Hoping my (now 7-year-old) son, Gianni, will read this when he reaches his teens.
Dialogue from my morning interaction with a twenty-something stranger at a downtown cafe.
“What can I get you?”
“The best thing you can do for me, right now, at this exact moment, is an organic green tea.”
Suddenly it dawned on me — the best thing anyone can do for me at this particular moment is serve up an organic green tea.
When I frame the encounter accordingly in my mind, ordering hot tea on a winter day is no longer a mindless, mundane and low-vibration exchange. Instead, ordering tea becomes sort of a big deal. It becomes downright fantastic. It becomes grounds, not for a the-customer-is-always-right mindset, but an attitude of gratitude.
Why shouldn’t we consistently exhibit as much kindness, enthusiasm and humanity on the purchasing side as we expect on the “customer service” side of a transaction?

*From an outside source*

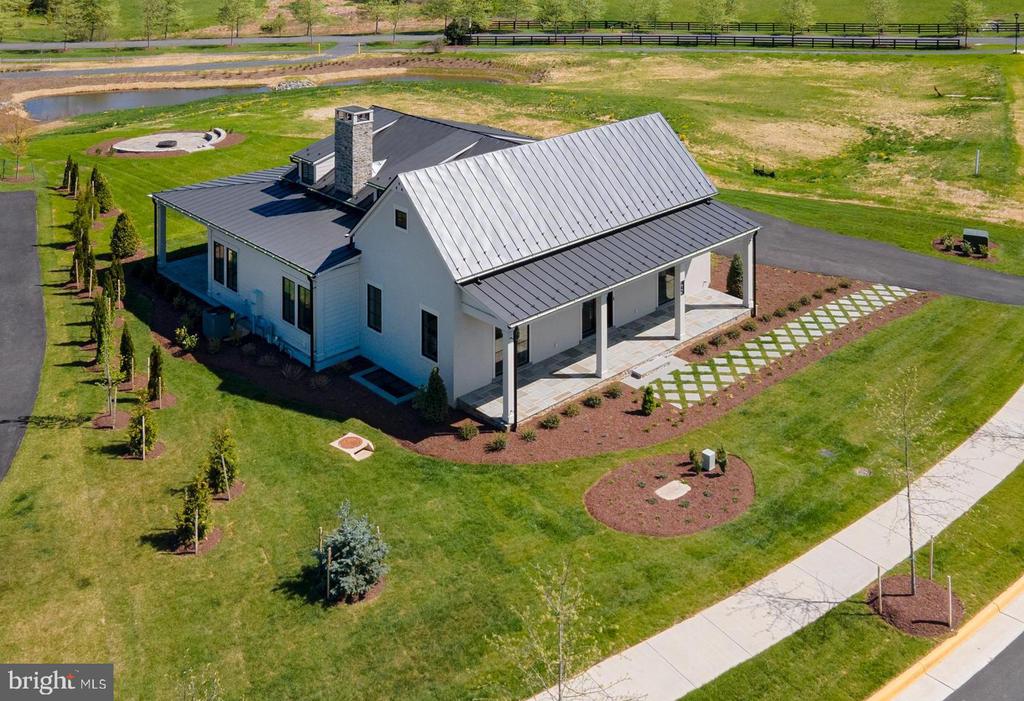 402 MARTINGALE RIDGE DRIVE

I paid for the tea and walked away feeling as if I had been invited into someone’s home. The pleasure was mine, not the cafe’s. I came away feeling as if I had stumbled upon a valuable mindtrick, a refreshing, non-entitlement perspective. The start of something new. As though no future purchase will ever be the same.
The little things — because they comprise the overwhelming majority of our life moments — are in fact the big things. Whenever I walk into a store or restaurant, I will do my best to think of the person greeting me as a gracious host welcoming me into their home. Someone who’s making my world better. A dream-weaver. Fulfilling the best thing that anyone can do for me at this particular moment.
As Eckhart Tolle would say, “What could possibly be better than that?”